Sunday, May 5, 2013

I Used to Think, Now I Think

I Used to Think, Now I Think

Connect:  I decided to use this routine in a different way with a group of 2nd grade reading intervention students.  Rather than using it in the context of a text we were reading, I decided to use it as a "check in" on the affective beliefs of my students as readers...  I wanted to make sure that these kids, with whom I have worked with for 2-3 years, were now truly seeing themselves as readers, and not strugglers... I must admit, it was a little scary for me! What if participating in my groups for so long had actually "damaged" their view of themselves as readers?

Student Thoughts:
I used to think:
"...that I would never be able to read."
"...reading was very hard.  I felt not very smart."
"...reading was super hard and I was not very good at reading.

Now I think:
"...I am one of the best readers in my class!"
"...I am a great reader. I feel great because I can read!"
"...I am so good!  I think I can read 100 chapter books!"

Extend:  Whew!  What I learned from the student responses was REALLY gratifying.  These three really do see themselves as readers!  I love their authentic and honest responses.  This routine helped them to articulate how their view of themselves as readers has altered over time, and that they truly have come so far.  It helped me to see the resilience in young children, and the impact that their fantastic classroom teachers have had upon them. It takes a village, and in this one the kids are enjoying the rewards of hard work and are moving forward in an environment full of support and recognition of success.

Challenge:  I am shocked that such a simple routine could have such an impact upon me!  I am hopeful that it had an impact on the kids in terms of actually thinking about how far they have come and that they are successful.  My challenge is to integrate this routine in to all of my groups so that it can be used as a simple check-in of synthesis, as well as determining importance within text. In terms of using it as an "Affective Check, " I would love to use it in the same manner again with all of my intervention groups.
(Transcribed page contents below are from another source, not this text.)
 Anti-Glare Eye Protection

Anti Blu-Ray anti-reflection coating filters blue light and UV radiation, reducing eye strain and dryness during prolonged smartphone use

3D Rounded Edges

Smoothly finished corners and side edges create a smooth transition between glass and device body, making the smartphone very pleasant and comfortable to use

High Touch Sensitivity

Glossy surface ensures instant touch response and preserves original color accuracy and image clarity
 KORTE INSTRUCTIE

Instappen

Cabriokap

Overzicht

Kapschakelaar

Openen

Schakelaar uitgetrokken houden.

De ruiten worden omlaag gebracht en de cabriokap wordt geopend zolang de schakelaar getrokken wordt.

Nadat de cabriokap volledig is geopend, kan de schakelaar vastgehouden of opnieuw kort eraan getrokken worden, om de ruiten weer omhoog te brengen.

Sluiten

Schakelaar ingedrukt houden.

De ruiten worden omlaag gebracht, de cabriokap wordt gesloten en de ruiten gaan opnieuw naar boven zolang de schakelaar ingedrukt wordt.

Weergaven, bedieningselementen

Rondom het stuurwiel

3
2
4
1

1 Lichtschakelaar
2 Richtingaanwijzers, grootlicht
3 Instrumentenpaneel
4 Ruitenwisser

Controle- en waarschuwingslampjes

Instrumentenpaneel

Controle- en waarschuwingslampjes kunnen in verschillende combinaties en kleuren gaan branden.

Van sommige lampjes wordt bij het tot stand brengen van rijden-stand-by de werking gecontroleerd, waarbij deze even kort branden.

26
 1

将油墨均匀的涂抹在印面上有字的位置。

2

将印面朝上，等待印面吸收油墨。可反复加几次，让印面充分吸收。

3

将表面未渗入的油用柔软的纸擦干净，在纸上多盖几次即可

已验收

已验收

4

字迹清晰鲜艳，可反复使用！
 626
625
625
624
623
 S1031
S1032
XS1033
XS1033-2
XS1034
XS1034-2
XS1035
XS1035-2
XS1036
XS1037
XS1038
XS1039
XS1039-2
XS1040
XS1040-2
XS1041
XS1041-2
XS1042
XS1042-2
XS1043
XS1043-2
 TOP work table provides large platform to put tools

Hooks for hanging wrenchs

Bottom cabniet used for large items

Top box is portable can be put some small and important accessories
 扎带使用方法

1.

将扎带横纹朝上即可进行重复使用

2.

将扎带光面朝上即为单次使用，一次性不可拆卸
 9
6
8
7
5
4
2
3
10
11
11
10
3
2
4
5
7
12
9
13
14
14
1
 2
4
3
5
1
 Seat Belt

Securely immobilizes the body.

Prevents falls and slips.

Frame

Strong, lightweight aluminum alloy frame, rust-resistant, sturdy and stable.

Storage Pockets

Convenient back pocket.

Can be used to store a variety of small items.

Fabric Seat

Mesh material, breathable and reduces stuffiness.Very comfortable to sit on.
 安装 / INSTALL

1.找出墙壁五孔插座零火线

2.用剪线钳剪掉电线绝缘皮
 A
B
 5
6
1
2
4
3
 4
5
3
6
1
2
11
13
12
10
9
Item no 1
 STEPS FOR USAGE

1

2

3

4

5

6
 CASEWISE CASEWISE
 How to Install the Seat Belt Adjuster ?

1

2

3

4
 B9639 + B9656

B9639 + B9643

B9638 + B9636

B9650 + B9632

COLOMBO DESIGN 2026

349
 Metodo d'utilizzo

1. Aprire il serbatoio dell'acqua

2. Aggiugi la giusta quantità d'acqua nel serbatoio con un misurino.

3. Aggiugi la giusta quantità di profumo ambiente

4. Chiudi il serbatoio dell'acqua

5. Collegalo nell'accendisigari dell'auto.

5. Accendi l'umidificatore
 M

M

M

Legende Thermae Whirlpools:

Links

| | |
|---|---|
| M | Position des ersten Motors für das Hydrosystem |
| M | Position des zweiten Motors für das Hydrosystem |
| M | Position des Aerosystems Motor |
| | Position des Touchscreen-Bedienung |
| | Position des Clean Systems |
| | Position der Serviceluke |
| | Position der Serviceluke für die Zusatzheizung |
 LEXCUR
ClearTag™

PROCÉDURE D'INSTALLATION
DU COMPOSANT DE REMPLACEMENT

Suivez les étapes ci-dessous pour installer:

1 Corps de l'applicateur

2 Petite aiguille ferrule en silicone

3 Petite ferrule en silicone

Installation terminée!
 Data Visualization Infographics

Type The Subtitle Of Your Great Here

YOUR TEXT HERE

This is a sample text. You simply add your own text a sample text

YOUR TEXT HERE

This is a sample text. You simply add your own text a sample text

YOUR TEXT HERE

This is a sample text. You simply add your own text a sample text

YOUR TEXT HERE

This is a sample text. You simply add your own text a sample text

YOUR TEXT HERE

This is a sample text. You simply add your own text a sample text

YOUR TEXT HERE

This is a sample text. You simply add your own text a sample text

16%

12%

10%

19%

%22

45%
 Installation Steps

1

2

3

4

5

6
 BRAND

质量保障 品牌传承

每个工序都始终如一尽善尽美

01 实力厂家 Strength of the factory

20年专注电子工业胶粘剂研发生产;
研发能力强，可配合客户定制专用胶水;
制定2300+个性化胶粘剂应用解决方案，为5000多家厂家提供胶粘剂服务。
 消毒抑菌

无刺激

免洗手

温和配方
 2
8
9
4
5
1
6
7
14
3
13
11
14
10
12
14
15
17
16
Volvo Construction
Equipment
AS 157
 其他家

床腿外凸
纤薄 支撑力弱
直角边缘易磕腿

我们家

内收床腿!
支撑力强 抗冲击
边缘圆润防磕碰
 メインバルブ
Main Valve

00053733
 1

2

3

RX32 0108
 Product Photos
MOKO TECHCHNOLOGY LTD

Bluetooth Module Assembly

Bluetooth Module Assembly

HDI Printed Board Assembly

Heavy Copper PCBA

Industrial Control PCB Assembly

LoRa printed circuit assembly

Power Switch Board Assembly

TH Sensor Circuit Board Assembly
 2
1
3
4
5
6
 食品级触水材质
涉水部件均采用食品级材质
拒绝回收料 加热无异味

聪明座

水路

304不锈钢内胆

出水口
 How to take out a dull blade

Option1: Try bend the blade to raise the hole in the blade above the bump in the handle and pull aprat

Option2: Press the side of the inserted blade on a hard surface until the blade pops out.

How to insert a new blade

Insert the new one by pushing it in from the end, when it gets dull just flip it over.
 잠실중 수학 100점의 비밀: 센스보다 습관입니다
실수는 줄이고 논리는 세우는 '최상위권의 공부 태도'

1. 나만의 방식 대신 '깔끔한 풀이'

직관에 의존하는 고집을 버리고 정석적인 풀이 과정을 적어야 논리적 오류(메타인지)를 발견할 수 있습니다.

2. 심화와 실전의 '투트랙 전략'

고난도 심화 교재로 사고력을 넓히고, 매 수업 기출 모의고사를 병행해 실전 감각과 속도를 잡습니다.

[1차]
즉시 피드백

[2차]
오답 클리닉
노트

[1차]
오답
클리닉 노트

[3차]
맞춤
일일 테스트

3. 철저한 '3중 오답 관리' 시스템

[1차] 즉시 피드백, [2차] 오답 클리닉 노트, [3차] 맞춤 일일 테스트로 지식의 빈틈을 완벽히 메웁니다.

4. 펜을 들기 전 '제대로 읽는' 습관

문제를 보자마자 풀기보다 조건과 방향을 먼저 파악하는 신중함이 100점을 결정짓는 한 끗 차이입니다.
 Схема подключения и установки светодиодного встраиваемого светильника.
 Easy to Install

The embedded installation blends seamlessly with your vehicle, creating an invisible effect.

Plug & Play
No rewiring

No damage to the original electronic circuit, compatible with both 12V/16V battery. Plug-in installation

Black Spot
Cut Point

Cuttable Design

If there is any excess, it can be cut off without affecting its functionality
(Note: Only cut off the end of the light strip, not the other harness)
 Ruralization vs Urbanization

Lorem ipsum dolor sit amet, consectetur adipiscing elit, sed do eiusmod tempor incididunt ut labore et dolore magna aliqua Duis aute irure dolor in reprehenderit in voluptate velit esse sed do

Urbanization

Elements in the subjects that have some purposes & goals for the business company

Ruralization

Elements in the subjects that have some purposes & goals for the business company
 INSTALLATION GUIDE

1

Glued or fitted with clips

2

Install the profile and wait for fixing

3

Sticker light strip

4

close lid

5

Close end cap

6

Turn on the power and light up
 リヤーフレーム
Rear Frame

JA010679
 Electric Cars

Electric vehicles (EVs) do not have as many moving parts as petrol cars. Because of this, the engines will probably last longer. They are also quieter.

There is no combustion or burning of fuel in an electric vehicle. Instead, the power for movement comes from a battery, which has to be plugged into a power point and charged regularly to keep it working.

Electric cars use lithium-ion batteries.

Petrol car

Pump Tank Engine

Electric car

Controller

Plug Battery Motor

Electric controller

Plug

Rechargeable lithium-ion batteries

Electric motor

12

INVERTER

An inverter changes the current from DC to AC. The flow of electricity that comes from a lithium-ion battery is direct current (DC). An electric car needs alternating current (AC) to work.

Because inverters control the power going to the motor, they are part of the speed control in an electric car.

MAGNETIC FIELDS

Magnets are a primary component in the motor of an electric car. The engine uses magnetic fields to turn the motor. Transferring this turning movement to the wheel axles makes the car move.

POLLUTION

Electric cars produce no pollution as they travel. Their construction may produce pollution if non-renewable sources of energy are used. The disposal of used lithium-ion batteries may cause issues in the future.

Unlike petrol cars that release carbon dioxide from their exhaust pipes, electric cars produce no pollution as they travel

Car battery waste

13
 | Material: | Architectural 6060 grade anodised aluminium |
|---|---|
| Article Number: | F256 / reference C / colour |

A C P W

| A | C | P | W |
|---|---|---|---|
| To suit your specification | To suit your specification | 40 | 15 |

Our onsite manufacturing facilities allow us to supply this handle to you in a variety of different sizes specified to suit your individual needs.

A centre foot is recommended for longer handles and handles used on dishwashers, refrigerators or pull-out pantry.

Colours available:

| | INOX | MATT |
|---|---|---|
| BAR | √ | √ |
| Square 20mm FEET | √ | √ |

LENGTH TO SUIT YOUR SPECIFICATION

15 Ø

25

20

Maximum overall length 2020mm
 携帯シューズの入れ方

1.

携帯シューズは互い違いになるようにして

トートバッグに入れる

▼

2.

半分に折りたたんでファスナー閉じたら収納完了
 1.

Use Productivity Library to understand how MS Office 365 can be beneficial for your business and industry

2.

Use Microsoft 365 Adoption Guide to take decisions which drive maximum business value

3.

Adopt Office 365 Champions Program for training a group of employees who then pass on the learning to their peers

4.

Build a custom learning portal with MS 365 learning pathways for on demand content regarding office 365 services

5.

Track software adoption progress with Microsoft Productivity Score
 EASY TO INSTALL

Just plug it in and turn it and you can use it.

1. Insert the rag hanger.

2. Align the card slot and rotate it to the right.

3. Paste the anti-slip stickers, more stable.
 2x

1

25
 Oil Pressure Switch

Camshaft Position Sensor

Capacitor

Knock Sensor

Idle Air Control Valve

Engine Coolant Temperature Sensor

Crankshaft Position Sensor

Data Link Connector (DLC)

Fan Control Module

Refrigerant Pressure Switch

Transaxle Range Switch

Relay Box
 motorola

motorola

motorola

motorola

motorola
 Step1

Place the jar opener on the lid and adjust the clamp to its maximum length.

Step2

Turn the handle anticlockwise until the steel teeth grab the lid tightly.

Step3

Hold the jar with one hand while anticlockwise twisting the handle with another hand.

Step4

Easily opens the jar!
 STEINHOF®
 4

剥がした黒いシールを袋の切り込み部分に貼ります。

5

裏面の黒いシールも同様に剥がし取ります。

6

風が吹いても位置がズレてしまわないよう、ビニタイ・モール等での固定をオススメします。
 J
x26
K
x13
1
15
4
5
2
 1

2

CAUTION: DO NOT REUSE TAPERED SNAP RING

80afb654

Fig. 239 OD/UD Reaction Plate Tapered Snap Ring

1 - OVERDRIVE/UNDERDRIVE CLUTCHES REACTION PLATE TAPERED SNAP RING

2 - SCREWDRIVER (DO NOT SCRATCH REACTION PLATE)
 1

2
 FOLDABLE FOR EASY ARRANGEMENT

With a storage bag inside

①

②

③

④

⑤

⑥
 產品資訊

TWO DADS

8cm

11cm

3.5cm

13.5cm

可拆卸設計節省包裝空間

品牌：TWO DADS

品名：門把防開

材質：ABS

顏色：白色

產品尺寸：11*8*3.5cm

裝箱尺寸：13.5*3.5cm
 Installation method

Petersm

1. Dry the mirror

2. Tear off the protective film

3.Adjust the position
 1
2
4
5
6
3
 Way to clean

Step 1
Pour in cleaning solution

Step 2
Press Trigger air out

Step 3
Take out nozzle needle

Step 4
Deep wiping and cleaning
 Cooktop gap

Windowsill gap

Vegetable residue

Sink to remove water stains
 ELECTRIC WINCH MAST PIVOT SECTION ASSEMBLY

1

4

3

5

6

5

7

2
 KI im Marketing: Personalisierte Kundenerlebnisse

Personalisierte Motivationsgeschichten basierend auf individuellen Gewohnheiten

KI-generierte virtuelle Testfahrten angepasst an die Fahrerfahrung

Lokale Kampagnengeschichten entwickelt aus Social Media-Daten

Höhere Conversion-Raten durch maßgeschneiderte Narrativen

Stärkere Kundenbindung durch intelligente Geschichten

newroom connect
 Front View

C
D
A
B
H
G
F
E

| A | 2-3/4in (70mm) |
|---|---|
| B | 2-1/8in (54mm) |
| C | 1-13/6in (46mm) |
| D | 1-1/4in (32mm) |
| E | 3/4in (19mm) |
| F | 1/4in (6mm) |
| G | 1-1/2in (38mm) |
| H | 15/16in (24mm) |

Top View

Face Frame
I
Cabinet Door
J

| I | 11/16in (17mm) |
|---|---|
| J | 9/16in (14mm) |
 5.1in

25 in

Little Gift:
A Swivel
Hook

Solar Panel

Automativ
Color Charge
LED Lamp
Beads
  1. Congrats Lynn! You and their classroom teachers deserve a hand!
    What a brave step to take! Of course, you know that I am going to use this idea!

  2. What a creative way to use this routine. I have to admit that I tend to always think about the routines around content, but the it's important to check in on the affective side as well. I think that most teachers could take your idea and implement it in their classroom. Also, you should feel really good about all the hard work you do with those kids. They are lucky to work with someone who cares so much about them.